As I mentioned recently, I’m working my way through James E. Morrison’s book “The Astrolabe”: seeing so many astrolabes at the Museum of the History of Science in Oxford was good fun, but I still want to get all the maths and celestial mechanics straight in my head – I’m never really happy until I get Art and Science in some kind of balance. Curiously, I worked for a camera company (/*you know who you are*/) not so long ago where stereographic projection (as used in astrolabes) is central to its business: isn’t it strange by how little maths has changed over the millennia?
But before the astrolabe, there was a set of objects known as anaphoric clocks (as mentioned by Vitruvius, De Architectura, Book IX, Chap. 8, 8-15): the Tower of the Winds in Athens is generally believed to have had one of these. These are deceptively simple objects, comprising a wire framework top layer (known as a “spider”) to represent the hours of the day, and a backlayer containing both a stereographic projection of the night sky and a circle of peg holes marking the sun’s position as it moves through the zodiacal year. (All basically as per Morrison, “The Astrolabe”, pp. 33-34).
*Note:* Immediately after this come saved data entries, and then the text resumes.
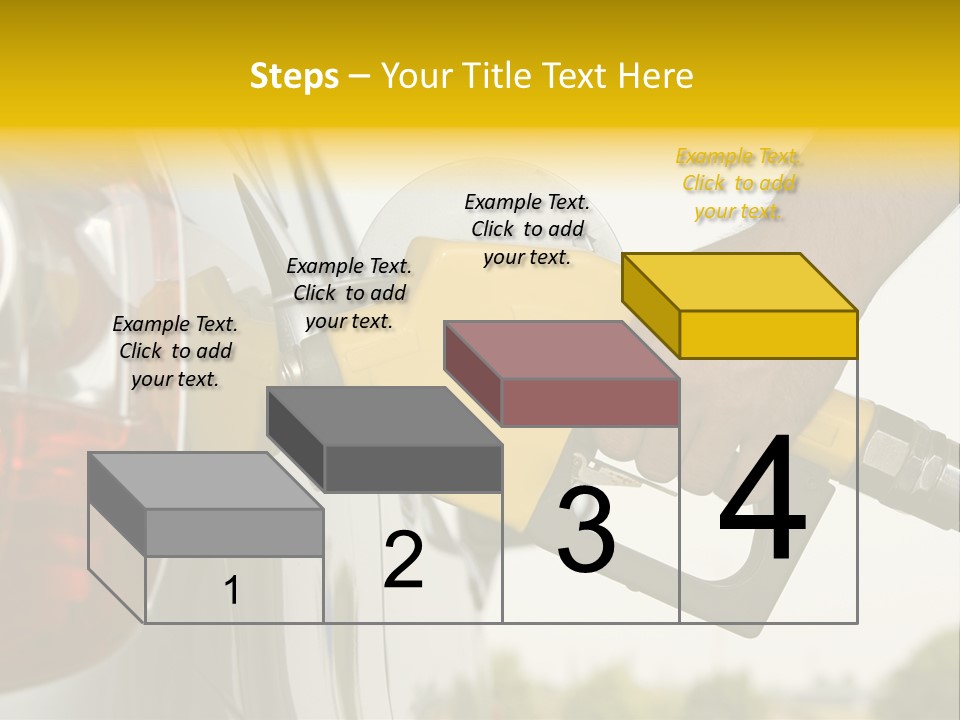 Steps – Your Title Text Here

Example Text. Click to add your text.

Example Text. Click to add your text.

Example Text. Click to add your text.

Example Text. Click to add your text.

1

2

3

4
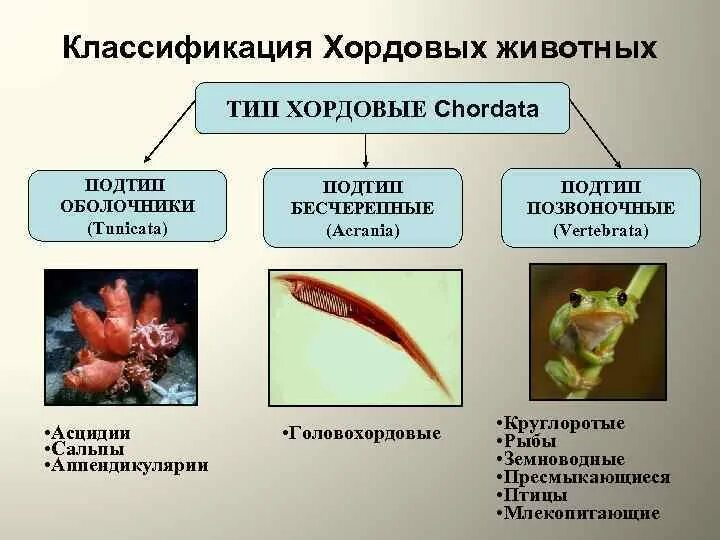 Классификация Хордовых животных

ТИП ХОРДОВЫЕ Chordata

ПОДТИП ОБОЛОЧНИКИ (Tunicata)

ПОДТИП БЕСЧЕРЕПНЫЕ (Acrania)

ПОДТИП ПОЗВОНОЧНЫЕ (Vertebrata)

•Асцидии
•Сальпы
•Аппендикулярии

•Головохордовые

•Круглоротые
•Рыбы
•Земноводные
•Пресмыкающиеся
•Птицы
•Млекопитающие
And now Kansas City is host to a brand new (and really quite funky) anaphoric clock, thanks to local artist Laura DeAngelis (with help from Peregrine Honig), as well as the advice and calculations of Jim “Mr Astrolabe” Morrison himself. If you happen to be in Kansas City unexpectedly (for example, if you click your heels, Dorothy), why not have a look for yourself? The anaphoric clock is in the Oppenstein Brothers Memorial Park, and I think it’s just fabulous (but I would, wouldn’t I?)
Hello! I recently went to see the Star Disk in Kansas City and put together a FB album about it. It was quiet impressive and there’s more to it than the astronomical part.
Strictly speaking, it’s not an anaphoric clock, since you have to set the time and date on it by hand yourself. You can buy planispheres that are the same thing for very little money.